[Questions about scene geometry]
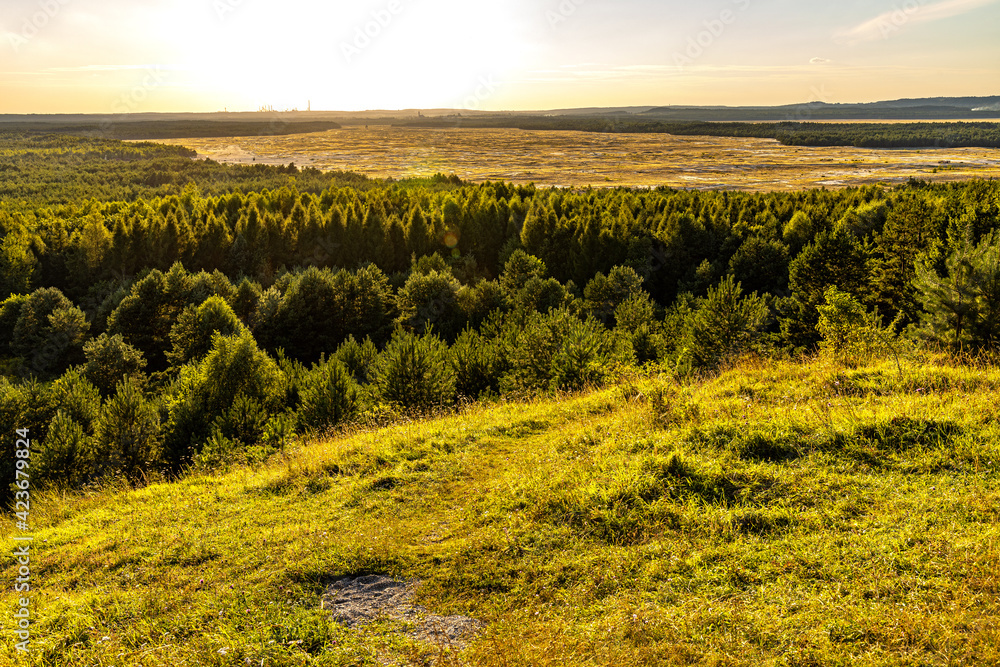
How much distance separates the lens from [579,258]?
7781 centimetres

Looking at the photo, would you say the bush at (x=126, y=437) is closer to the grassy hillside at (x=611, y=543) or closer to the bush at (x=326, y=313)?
the grassy hillside at (x=611, y=543)

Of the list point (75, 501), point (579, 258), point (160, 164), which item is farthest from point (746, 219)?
point (160, 164)

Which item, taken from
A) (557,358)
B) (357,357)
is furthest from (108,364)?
(557,358)

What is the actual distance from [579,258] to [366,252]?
3194 cm

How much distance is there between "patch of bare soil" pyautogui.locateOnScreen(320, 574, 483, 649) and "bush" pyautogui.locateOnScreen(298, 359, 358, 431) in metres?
18.5

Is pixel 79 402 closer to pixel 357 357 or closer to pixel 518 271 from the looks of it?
pixel 357 357

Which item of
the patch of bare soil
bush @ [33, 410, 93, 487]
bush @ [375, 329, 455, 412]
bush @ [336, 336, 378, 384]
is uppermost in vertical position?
the patch of bare soil

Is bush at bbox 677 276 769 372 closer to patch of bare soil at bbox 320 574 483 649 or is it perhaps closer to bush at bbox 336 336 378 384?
bush at bbox 336 336 378 384

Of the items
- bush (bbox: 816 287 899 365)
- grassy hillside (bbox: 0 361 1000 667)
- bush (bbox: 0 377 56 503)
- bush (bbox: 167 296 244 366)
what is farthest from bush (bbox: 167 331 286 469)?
bush (bbox: 816 287 899 365)

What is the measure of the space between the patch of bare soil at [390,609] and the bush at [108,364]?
44505 millimetres

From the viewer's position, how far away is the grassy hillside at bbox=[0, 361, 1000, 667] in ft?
Answer: 26.0

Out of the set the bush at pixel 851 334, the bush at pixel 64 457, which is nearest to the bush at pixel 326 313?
the bush at pixel 64 457

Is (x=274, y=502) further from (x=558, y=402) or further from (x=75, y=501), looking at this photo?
(x=558, y=402)

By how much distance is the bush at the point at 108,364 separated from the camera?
153ft
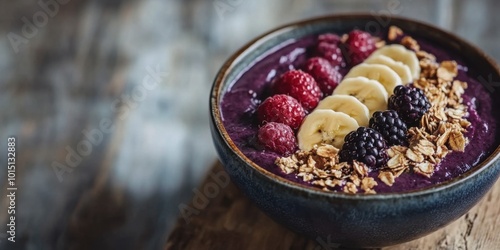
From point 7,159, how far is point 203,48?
110 centimetres

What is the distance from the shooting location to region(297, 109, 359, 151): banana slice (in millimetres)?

→ **WHAT IS BEING ASKED**: Transcribe the records word for word and include no pictures.

→ **ANSWER**:
How much distance separates the lens from [579,258]?
7781 centimetres

Looking at the photo, would you say the bush at (x=126, y=437) is closer to the grassy hillside at (x=611, y=543) or closer to the bush at (x=326, y=313)?
the grassy hillside at (x=611, y=543)

Of the list point (75, 501), point (579, 258), point (160, 164), which item is farthest from point (746, 219)?
point (160, 164)

Which item, taken from
A) (557,358)
B) (357,357)
is furthest from (108,364)?
(557,358)

What is the actual distance from [579,258] to [366,252]?
3194 cm

How much distance is there between "patch of bare soil" pyautogui.locateOnScreen(320, 574, 483, 649) and "bush" pyautogui.locateOnScreen(298, 359, 358, 431) in metres?
18.5

Is pixel 79 402 closer to pixel 357 357 or closer to pixel 518 271 from the looks of it?
pixel 357 357

Which item of
the patch of bare soil
bush @ [33, 410, 93, 487]
bush @ [375, 329, 455, 412]
bush @ [336, 336, 378, 384]
is uppermost in vertical position?
the patch of bare soil

Is bush at bbox 677 276 769 372 closer to patch of bare soil at bbox 320 574 483 649 or is it perhaps closer to bush at bbox 336 336 378 384?
bush at bbox 336 336 378 384

Of the items
- bush (bbox: 816 287 899 365)
- grassy hillside (bbox: 0 361 1000 667)
- bush (bbox: 0 377 56 503)
- bush (bbox: 167 296 244 366)
what is farthest from bush (bbox: 167 331 286 469)?
bush (bbox: 816 287 899 365)

What is the measure of the space between the patch of bare soil at [390,609] and the bush at [108,364]?
44505 millimetres

From the viewer's position, how far away is the grassy hillside at bbox=[0, 361, 1000, 667] in ft?
Answer: 26.0

Out of the set the bush at pixel 851 334, the bush at pixel 64 457, which is nearest to the bush at pixel 326 313?
the bush at pixel 64 457

Is (x=274, y=502) further from (x=558, y=402) or further from (x=75, y=501), looking at this photo?
(x=558, y=402)

By how much distance is the bush at the point at 108,364 separated from the camera?
153ft
From point 7,159, how far is point 203,48?
110 centimetres

What is the distance from the shooting location to region(297, 109, 359, 151): banana slice (in millimetres)?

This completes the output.